How neuro-symbolic AI is becoming the new guardrails to reduce risk for brokers and borrowers
The rapid growth and usage of artificial intelligence in everyday life is both a technological marvel and a growing concern.
While all the new bells and whistles have made both personal and business life more efficient, there are concerns about both the accuracy of AI output and the potential impact if that output is incorrect.
Some of the effects are very low-stakes, and the penalty for an AI getting the answer wrong is negligible. However, in the world of finance, and specifically mortgage lending, the penalty for getting the wrong outcome can be severe. It can be a major financial penalty, and it can even cost a broker their job.
One executive whose company is working to help innovate with AI in the mortgage space understands those concerns.
Dave Parker (pictured top), CEO of LoanLogics, said as AI evolves, new guardrails will be both needed and developed to make sure brokers, lenders, and customers are protected.
“If you’re going to be in business outcome automation, then you better be right,” Parker told Mortgage Professional America. “We look at the world as a four-quadrant type of graph, where on the bottom you have these costs of errors. On the left-hand dimension, we have the type of knowledge that’s required, either very explicit or a tacit type of knowledge. And so if it’s low-cost and explicit knowledge, then there’s one type of AI solution.
“However, if it’s a high cost and tacit knowledge, then you'd better be able to justify how you came to those conclusions. You can’t have any of this drifting that you get with LLMs and some of these different models.”
The growth of neuro-symbolic AI
The reason this issue is so critical is because of the high regulatory standards in the mortgage industry. Not to mention the impact on human lives if AI gets it wrong.
Peter Idziak, a senior associate and mortgage attorney at Polunsky Beitel Green, told Mortgage Professional America in November that whatever new tech is used must comply with all laws, including the Equal Credit Opportunity Act (ECOA) and the Fair Housing Act (FHA).
“Whenever you're engaging vendors, what's their training data?” he said. “From a fair lending perspective, we have ECOA, so you can't discriminate based on sex, race, or national origin. But if you have a vendor from outside the space that's come in saying, ‘Hey, I'm going to help you underwrite your loans.’ One, what data do they train on? Two, how does it do its thinking, and how is it producing the result?
“Because, for ECOA adverse action notices, you need to have a reason. You can't just say ‘The AI said so.’ Well, why did it say so? ‘I don't know. It's a black box.’ So that's what people consider the more generative side.”
This is part of the reason that companies are turning to neuro-symbolic AI. Instead of just a black‑box model, neuro‑symbolic AI can say, “Here’s what I see in the data and here’s the rule or guideline that drives my decision.” It learns patterns from data, and it also follows explicit rules and regulations. It’s like an underwriter and a compliance officer sharing one brain.
Parker said this technology can avoid the drifting common in some AI models and be forced to follow strict guidelines.
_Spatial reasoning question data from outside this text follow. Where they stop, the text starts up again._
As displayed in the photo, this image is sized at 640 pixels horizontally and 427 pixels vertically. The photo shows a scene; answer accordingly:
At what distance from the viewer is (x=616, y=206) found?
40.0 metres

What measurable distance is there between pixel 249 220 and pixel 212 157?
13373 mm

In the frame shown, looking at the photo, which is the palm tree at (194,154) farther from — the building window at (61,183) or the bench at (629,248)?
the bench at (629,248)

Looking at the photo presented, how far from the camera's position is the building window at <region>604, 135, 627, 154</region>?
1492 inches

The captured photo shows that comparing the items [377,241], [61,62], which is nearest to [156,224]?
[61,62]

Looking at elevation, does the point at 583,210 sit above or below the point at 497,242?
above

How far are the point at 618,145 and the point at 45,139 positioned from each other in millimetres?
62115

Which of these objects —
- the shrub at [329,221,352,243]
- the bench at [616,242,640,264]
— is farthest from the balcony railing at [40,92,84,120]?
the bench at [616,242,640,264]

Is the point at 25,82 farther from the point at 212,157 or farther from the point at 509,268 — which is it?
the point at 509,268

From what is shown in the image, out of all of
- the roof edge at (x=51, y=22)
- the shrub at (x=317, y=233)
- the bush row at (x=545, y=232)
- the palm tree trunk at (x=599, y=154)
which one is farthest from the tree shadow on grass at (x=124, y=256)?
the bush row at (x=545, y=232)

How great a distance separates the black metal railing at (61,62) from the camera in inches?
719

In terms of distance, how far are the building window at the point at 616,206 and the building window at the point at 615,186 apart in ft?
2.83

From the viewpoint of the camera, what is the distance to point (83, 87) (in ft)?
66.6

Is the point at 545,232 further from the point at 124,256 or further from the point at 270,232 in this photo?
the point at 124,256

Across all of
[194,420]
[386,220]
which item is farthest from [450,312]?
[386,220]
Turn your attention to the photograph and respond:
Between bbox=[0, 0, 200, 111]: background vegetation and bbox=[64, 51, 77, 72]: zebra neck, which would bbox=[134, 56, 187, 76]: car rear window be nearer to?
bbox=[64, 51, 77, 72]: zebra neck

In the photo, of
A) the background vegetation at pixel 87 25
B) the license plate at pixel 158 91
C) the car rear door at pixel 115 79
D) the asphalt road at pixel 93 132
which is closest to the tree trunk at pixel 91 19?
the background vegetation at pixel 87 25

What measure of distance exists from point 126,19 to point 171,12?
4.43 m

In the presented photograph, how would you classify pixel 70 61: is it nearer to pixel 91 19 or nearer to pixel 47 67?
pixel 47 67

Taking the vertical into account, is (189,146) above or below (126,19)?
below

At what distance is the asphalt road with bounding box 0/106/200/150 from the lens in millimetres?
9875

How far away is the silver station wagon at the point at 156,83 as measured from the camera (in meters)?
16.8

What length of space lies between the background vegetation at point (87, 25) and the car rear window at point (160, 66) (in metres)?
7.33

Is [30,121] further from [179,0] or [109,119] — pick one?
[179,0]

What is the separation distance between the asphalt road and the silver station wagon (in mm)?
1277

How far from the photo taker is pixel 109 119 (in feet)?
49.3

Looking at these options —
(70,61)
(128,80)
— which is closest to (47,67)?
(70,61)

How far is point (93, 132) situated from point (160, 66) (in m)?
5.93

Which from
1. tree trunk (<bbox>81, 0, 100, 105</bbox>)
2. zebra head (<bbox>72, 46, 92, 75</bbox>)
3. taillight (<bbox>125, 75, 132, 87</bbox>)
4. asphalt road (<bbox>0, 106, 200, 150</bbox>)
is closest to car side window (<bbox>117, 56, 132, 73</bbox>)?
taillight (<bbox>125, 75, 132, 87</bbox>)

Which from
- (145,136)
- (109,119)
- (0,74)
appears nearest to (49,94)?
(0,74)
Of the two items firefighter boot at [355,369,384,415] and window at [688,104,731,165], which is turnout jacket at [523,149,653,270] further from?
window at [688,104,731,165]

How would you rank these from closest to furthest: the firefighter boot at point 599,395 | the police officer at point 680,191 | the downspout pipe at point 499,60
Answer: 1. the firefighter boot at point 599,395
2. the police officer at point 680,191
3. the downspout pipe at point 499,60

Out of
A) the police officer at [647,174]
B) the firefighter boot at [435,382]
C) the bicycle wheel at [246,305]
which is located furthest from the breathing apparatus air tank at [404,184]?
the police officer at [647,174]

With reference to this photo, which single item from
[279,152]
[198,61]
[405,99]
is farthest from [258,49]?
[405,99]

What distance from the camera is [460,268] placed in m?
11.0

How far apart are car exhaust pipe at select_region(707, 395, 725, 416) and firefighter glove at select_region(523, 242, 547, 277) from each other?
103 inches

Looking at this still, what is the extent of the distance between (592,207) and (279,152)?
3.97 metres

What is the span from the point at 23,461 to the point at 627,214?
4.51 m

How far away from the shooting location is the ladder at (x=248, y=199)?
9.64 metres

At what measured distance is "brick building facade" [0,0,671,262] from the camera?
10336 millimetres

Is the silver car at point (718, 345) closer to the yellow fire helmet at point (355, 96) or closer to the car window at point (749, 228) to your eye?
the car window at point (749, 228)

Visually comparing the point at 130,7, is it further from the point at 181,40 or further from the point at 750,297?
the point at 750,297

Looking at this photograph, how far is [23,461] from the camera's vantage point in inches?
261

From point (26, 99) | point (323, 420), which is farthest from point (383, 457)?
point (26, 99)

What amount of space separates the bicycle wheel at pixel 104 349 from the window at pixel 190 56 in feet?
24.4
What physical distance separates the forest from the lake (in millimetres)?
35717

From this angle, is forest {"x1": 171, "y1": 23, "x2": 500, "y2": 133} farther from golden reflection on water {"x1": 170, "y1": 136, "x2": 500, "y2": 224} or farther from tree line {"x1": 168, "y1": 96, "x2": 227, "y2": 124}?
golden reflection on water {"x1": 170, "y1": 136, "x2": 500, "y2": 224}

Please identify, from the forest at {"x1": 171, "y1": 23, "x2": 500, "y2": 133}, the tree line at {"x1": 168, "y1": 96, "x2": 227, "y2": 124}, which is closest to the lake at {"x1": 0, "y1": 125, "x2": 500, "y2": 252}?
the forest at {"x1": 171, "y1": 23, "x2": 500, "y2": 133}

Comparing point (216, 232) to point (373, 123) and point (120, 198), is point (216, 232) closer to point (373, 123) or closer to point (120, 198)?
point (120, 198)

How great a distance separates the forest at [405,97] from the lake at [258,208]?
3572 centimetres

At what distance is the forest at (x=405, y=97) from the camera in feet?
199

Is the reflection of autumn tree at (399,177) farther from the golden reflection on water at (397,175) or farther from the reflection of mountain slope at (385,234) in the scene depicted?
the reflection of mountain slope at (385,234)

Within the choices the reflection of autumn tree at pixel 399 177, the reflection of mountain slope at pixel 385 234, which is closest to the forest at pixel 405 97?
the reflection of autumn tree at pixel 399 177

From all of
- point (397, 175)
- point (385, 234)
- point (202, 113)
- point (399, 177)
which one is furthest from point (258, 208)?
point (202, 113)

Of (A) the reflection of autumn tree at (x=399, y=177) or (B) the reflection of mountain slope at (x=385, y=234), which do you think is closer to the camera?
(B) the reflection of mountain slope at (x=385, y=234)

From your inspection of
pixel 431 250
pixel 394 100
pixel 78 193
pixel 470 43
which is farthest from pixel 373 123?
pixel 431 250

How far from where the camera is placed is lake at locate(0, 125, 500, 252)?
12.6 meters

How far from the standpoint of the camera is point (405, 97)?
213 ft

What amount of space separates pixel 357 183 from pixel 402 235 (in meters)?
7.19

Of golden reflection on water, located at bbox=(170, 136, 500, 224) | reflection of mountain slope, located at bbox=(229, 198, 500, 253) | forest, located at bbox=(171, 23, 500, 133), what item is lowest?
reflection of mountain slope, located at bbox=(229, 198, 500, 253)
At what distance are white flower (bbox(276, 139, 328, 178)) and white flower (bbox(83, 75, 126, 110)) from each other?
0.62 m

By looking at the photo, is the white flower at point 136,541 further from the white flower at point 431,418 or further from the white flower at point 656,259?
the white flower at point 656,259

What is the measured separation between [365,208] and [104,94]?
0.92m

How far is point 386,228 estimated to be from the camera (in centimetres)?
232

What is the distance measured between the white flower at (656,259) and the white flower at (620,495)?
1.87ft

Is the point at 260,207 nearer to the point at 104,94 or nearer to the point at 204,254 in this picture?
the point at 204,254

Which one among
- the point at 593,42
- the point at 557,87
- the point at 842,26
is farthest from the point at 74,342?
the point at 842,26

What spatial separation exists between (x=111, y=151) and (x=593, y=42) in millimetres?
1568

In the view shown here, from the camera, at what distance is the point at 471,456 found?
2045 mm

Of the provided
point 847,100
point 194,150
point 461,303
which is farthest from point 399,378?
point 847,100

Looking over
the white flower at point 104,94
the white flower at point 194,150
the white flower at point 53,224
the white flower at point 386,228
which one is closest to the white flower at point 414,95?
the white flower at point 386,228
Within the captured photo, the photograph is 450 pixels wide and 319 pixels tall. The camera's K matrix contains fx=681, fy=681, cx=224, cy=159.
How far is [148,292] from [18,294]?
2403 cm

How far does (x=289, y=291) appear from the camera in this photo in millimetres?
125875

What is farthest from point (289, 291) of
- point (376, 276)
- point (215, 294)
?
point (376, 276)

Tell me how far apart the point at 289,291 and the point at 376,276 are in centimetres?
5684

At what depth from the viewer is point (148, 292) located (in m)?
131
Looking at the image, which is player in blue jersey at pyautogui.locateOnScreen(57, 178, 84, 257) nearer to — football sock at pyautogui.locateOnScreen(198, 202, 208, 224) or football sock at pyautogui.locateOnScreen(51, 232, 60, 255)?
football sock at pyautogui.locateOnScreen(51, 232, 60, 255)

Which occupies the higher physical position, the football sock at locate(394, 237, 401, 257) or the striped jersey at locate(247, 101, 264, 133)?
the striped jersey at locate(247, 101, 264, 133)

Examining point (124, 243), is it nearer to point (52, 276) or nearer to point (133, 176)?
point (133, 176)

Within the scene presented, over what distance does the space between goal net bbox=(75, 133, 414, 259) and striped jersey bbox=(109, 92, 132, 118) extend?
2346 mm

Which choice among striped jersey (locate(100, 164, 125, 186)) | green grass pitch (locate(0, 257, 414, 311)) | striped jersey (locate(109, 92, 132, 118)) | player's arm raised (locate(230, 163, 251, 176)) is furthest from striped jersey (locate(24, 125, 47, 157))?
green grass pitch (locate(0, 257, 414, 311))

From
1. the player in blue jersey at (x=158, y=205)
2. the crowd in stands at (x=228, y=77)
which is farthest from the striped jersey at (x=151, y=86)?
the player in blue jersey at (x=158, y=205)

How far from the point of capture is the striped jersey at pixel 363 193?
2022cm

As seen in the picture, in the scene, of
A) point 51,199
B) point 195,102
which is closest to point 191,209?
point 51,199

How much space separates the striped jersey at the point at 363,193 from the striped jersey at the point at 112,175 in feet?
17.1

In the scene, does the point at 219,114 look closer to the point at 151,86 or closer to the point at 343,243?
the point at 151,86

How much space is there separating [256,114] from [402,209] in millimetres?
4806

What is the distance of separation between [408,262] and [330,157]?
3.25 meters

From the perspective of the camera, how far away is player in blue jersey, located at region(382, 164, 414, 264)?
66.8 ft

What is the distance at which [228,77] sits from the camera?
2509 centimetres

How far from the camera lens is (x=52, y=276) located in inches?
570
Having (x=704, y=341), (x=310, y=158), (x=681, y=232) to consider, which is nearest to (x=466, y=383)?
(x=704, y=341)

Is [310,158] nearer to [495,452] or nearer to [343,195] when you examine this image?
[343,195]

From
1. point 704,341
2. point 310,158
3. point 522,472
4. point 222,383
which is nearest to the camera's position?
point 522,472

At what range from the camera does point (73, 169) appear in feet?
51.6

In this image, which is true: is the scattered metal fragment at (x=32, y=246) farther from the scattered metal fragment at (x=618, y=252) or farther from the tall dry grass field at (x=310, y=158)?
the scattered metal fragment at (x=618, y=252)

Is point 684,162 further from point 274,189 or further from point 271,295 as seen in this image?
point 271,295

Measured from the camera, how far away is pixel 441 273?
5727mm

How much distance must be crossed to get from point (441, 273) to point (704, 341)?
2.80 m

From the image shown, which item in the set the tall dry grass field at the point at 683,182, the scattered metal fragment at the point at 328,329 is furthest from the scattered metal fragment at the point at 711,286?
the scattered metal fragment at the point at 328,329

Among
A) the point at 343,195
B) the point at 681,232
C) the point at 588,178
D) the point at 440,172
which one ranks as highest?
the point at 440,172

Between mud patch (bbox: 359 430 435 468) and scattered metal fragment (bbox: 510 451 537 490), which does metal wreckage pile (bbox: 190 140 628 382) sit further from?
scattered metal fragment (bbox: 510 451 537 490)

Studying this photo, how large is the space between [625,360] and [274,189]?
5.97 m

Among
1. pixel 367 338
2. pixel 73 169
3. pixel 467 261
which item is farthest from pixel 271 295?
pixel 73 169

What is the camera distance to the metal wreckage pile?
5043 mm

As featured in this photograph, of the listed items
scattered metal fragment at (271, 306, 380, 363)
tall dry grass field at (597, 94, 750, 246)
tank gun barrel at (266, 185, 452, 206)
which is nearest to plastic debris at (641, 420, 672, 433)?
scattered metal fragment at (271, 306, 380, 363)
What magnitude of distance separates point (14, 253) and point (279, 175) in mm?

“Neuro-symbolic stays within the confines of the logic that I’m feeding it,” he said. “And I’m telling it not to go get creative with more logic. Neuro-symbolic is nice because it gives me all the audit trails. It stays in the confines of the parameters that are the guidelines and the rules that we manage the work by today. But it interprets it faster, and it’s more comprehensive than what some of the traditional technologies and systems are.”
Challenging existing systems
One additional use for this type of AI is finding patterns in borrower behavior, similar to what credit card companies use when you make a big purchase. They will analyze the borrower, and if anything seems out of place, they will take note of it.
“When you look at the sophistication that credit card companies have now, where they can analyze your behaviors, where you use your card, when you use your card, and they know when you leave that happy path, and they’ll reach out and communicate with you,” Parker said. “They’ll ask, ‘Did you just buy a big TV from this place?’ I do believe the same will get applied to mortgage. And I think the sophistication goes up.”
While the technology will need to be good to convince those who might hesitate to use it, Parker believes it could change many of the longstanding systems in place in the mortgage industry. He wonders if some of the existing frameworks will be able to keep pace with all of the new data received from neuro-symbolic AI.
“I think it’s really going to challenge a lot of the traditional systems in the mortgage space to be able to keep up with the AI capabilities,” he said. “Where AI enables me to do a lot more than maybe my system of record supports, and how do I handle that?”